Tuesday, January 20, 2009

Maven

A few months back I started using maven for a project, and since then my appreciation for this tool has been on the rise as I discover various feature and new plugins. Maven help out with software development process as well with design. Following are some of the benefits I have experienced.

Maven adds structure to your code repository. There is a place to put different artifacts (java source, properties files etc, JUnit test cases), this structure brings consistency to how code is organized in version control system.

Maven promotes modular design thru its dependency management feature. You can break up you project into different modules, and then build other modules on top of other modules. Maven can bring these modules together at build time. For example you could separate out DAO/Data model code create a maven module, then create another maven module for business logic which uses DAO/Data module, maven lets you specify the dependencies. This way you are maintaining a modular code and this will help you avoid mix up between your Data model class and business classes, lower layer modules are usable in multiple project if you need them.

Maven also helps you manage dependencies on 3rd party modules. you don't have to manually download tonnes of 3rd part jars, instead provide minimum information (artifactId, groupId, version) about 3rd party components, and the associated jars will be downloaded for you, you won't have to keep track hundreds of jars coming for dozens for 3rd part components.

Another advantage of of Maven is it lets developers work with different environments like QA, development, staging, production with ease. Settings for different environments could be specified in respective properties files (for example where is QA DB ?) , and at build time simply include the property file or apply these properties to various configuration file and other resources by simply specify a profile switch as one of the maven command argument.

Maven lets you run JUnit tests associated with you project.

Maven provides command line interface, and also works very well with popular IDEs like Eclipse and Netbeans, and with automated builds tools.

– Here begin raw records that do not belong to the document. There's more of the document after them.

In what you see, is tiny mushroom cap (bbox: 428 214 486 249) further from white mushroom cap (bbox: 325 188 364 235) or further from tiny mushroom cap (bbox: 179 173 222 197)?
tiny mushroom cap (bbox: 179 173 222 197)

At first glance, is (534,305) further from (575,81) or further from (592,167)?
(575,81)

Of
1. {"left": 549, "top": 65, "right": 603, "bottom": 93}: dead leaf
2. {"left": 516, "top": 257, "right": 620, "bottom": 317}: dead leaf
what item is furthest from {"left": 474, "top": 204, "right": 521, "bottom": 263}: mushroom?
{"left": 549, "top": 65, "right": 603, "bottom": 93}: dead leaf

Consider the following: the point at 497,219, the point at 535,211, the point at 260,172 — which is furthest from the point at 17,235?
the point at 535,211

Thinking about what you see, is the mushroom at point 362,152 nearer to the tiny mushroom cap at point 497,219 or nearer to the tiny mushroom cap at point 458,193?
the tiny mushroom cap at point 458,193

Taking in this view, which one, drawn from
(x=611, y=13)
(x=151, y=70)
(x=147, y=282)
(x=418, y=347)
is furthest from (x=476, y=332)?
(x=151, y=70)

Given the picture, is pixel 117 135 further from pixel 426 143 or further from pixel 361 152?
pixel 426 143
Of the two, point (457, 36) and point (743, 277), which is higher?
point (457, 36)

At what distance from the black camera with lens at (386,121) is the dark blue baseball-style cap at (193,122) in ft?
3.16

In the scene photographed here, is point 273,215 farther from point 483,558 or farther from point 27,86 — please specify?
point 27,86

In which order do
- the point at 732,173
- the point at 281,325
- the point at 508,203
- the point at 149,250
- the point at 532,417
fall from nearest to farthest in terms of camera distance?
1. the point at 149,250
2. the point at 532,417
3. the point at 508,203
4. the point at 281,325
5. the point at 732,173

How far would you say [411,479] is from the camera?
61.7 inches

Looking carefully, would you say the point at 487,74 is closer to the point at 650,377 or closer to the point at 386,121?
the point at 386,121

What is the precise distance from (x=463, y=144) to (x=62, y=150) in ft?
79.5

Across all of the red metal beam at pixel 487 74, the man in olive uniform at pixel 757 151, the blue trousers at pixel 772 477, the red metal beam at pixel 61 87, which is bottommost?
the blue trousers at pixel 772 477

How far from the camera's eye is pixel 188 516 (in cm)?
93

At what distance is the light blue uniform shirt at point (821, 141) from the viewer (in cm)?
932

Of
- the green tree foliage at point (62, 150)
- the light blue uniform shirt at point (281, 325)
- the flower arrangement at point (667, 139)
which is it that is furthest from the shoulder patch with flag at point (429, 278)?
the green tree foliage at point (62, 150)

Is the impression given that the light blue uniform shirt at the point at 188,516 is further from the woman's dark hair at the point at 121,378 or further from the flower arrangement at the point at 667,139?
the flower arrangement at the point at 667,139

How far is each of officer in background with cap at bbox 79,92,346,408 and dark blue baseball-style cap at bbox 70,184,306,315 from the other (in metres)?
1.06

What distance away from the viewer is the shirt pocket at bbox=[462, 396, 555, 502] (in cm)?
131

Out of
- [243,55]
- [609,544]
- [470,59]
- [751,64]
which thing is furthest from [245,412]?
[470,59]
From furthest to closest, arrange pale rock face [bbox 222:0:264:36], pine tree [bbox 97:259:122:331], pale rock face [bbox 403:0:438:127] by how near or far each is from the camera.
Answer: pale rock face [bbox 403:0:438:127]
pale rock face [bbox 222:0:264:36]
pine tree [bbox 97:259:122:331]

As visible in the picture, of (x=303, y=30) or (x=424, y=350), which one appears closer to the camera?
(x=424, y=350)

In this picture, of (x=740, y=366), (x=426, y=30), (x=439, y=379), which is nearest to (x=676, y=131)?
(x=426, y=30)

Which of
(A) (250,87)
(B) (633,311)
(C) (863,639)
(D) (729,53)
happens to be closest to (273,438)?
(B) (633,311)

A wide range of maven plugins are available to do various task like compile, packaging, generating code and lot more. For example generating axis WSDL code from existing java sources, you could create various packaging foo you projects, execute SQL script againsts database, deploy your application. These links provide plugin descriptions http://maven.apache.org/plugins/index.html, http://mojo.codehaus.org/plugins.html

When you are starting with Maven the terminologies could be daunting but once you start using it, it is a pleasant song.